Many years ago I got a Corel Photoshop Pro package for free (after rebate) and learned to use it and liked it. After changing computers, I couldn't get it to load and wasn't going to pay for it, so...after the recommendations made here...I got PhotoScape and have been reasonably happy with it.
You've read right, if you feel like learning the whole thing. Our needs in coin imagery postprocessing are simpler. Cropping, sizing, sharpening, maybe some elementary hue correction for white balance, that's it. It can be learned independently of Gimp's vast capabilities - the same can be said of any graphics software. I know very little of Gimp's total capabilities, ten years in. I don't need to know it.

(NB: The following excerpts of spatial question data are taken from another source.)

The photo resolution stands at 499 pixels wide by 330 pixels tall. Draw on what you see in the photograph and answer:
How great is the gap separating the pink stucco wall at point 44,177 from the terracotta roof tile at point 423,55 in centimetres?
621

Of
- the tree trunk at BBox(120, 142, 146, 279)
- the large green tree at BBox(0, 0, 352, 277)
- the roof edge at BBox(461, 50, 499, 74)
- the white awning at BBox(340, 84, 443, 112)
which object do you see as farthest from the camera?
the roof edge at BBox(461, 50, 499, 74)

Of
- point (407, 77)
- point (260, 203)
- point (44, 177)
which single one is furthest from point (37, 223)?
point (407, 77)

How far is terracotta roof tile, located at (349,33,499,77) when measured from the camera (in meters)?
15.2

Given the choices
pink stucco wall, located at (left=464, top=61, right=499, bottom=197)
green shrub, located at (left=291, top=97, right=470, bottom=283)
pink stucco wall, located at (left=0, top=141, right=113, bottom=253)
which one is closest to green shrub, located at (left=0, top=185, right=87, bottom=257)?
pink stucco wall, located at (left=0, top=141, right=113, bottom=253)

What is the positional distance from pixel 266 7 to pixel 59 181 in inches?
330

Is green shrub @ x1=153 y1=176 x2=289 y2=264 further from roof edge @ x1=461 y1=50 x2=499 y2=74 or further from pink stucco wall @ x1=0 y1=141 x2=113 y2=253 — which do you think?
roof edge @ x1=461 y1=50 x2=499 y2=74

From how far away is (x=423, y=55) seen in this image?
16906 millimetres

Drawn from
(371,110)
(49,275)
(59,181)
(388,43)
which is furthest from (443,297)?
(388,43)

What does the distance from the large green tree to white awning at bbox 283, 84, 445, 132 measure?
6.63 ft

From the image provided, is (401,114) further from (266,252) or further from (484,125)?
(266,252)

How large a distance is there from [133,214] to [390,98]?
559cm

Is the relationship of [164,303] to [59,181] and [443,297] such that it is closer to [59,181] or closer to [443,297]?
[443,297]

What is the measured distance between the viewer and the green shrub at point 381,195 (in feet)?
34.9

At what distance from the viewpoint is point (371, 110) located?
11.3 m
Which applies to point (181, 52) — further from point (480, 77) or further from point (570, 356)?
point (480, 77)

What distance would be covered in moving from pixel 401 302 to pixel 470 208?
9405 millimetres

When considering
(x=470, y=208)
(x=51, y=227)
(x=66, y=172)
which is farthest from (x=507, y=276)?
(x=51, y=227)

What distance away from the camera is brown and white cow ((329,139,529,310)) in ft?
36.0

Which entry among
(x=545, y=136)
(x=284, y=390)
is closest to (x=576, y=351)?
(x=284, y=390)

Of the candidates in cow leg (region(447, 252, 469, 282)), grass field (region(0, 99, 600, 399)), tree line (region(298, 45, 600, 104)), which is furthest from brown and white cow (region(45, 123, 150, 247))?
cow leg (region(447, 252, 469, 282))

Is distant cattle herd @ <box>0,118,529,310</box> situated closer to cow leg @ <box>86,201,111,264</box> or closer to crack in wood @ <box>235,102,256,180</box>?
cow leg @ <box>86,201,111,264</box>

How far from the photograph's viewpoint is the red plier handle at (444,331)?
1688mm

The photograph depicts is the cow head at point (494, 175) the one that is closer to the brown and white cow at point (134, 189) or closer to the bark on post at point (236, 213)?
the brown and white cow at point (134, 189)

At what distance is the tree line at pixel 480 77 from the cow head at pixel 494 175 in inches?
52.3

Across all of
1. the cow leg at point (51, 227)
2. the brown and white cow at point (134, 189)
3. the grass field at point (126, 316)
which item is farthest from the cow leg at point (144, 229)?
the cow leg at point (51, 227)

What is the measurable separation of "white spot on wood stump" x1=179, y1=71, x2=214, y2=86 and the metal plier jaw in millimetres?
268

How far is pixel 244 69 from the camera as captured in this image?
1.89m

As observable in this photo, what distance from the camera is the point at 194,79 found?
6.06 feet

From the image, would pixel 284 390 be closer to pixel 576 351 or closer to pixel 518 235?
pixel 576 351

I had a really nice simple photoediting program that came with my first scanner but I couldn't find the disk when I switched computers. Then I had a copy of photoshop for awhile, but when I switched computers again the disk was corrupted and wouldn't load. Now I have Photoshop elements 8 which I am still learning. I tried to go with Gimp, but while I was able to download it it will not install. I haven't tried PhotoScape yet.
I use Lightroom and photoshop. You may have seen some of my photos if you drink corona or jack Daniels
Well, Gimp is free Open Source software. It'll never cost you a penny, which is its' attraction. A graphics software every bit as powerful as Photoshop, costing you nothing. It ought to be the first thing you download the moment you want to go beyond basic graphics processing. PhotoScape ought to be sufficient for that basic stuff (I don't use it so I don't know how good its' Sharpening routines are), and enough for a typical coin photographer, so you don't have to use something like Gimp. The key there is how you acquire an electronic version of them, not the software you then process them with. You're going to be presenting PhotoScape with a .jpg or a bitmap either way. You'll want a pretty high-quality scanner, and the technical aspect of digitizing slides is different than that for digitizing photographs. Some scanners are better at the one than the other, and some do not do well with slides at all.
I just got through scanning in 50+ old family photos using a Canon 2420 printer as a scanner and PhotoScape as the storage place. I scanned them and stored them as both jpeg (for printing or viewing) and tiff (for editing) files. I then burned DVD's for members of my family...worked pretty good.